As an extreme example, it takes Babcock & Brown Wind Partners which "had operating cash flow of $14.2 million in the 2006 financial year, but paid distributions totalling $48 million in relation to that year. The distributions were equivalent to 54% of the total cash receipts from customers during the year,'' says the report.

"Even the most mature infrastructure fund of all, Macquarie Infrastructure Group, is no exception.

It had operating cash flow of $306.9 million in the 2006 financial year, but paid distributions totalling $512.9 million in relation to that year.

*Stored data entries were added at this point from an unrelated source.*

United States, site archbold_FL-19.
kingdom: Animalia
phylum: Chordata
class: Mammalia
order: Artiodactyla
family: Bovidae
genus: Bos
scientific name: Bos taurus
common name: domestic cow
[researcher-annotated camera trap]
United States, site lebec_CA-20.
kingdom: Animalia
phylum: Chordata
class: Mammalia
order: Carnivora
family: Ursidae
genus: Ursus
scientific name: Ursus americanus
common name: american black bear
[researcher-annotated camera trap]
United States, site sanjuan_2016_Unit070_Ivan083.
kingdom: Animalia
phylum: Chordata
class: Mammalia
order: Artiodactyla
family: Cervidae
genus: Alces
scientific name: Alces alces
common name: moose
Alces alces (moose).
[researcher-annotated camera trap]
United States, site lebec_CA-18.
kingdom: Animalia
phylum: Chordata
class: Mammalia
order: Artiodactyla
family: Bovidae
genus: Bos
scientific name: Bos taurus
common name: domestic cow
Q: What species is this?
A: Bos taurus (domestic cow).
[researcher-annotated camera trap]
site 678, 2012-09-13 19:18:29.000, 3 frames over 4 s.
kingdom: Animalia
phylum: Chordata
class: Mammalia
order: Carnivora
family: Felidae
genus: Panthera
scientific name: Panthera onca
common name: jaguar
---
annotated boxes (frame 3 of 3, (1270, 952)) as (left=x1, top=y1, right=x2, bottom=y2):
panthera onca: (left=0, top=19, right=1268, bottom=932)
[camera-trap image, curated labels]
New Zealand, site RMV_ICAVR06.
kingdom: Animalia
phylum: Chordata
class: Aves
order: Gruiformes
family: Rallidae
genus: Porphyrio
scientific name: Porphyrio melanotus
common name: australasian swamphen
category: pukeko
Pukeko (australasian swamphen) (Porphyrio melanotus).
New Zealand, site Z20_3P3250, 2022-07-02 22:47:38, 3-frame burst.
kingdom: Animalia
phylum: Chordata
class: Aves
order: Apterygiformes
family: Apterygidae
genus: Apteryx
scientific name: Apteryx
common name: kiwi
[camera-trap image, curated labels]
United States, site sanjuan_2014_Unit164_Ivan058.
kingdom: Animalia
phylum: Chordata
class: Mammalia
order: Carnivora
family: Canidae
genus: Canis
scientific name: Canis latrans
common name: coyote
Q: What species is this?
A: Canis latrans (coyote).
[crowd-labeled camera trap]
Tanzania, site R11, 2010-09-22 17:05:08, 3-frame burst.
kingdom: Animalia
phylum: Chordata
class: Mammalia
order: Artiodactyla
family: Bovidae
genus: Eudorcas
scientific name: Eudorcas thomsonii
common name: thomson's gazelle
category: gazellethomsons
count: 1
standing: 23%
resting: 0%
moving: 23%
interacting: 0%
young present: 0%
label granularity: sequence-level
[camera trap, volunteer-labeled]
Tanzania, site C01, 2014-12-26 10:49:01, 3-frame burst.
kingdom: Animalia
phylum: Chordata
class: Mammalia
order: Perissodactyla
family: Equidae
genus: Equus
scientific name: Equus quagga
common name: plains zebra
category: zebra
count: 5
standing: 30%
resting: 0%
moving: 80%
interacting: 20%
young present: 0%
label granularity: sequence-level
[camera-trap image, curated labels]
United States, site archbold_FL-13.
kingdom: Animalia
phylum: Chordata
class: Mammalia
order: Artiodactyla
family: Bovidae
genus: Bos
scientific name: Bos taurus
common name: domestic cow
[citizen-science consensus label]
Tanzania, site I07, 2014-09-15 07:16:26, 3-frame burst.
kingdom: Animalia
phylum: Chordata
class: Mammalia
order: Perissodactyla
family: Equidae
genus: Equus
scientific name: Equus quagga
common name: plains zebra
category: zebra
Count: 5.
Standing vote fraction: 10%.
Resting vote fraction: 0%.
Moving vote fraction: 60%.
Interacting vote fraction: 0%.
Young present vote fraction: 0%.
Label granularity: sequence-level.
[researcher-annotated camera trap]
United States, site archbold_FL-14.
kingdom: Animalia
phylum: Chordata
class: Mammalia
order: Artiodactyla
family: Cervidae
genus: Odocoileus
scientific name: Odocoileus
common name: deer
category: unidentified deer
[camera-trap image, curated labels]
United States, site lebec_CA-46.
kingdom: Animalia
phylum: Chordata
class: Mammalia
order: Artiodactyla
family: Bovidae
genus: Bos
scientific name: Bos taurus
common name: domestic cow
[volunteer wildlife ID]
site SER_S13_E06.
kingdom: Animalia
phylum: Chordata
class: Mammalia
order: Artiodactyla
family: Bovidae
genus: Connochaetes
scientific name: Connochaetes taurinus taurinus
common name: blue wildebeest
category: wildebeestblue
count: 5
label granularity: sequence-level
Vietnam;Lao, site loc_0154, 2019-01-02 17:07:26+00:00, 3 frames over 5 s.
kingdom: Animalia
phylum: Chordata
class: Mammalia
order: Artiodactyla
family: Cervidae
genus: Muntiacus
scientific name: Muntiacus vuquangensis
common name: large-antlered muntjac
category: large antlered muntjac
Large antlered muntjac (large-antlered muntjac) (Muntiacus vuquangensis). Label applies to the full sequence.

Furthermore, the distributions were equivalent to 116% of the total toll revenue received during the year.''

The ''stapled'' entities of the infrastructure model "have multiple boards, and are run by an external management company employed under a management agreement providing for substantial fees.

Many of the features of these vehicles appear to make it practically difficult, and possibly expensive, for investors to replace the external manager if dissatisfied with its performance.''

In sum, RiskMetrics finds the model probably has more in common with private equity than with publicly traded property funds.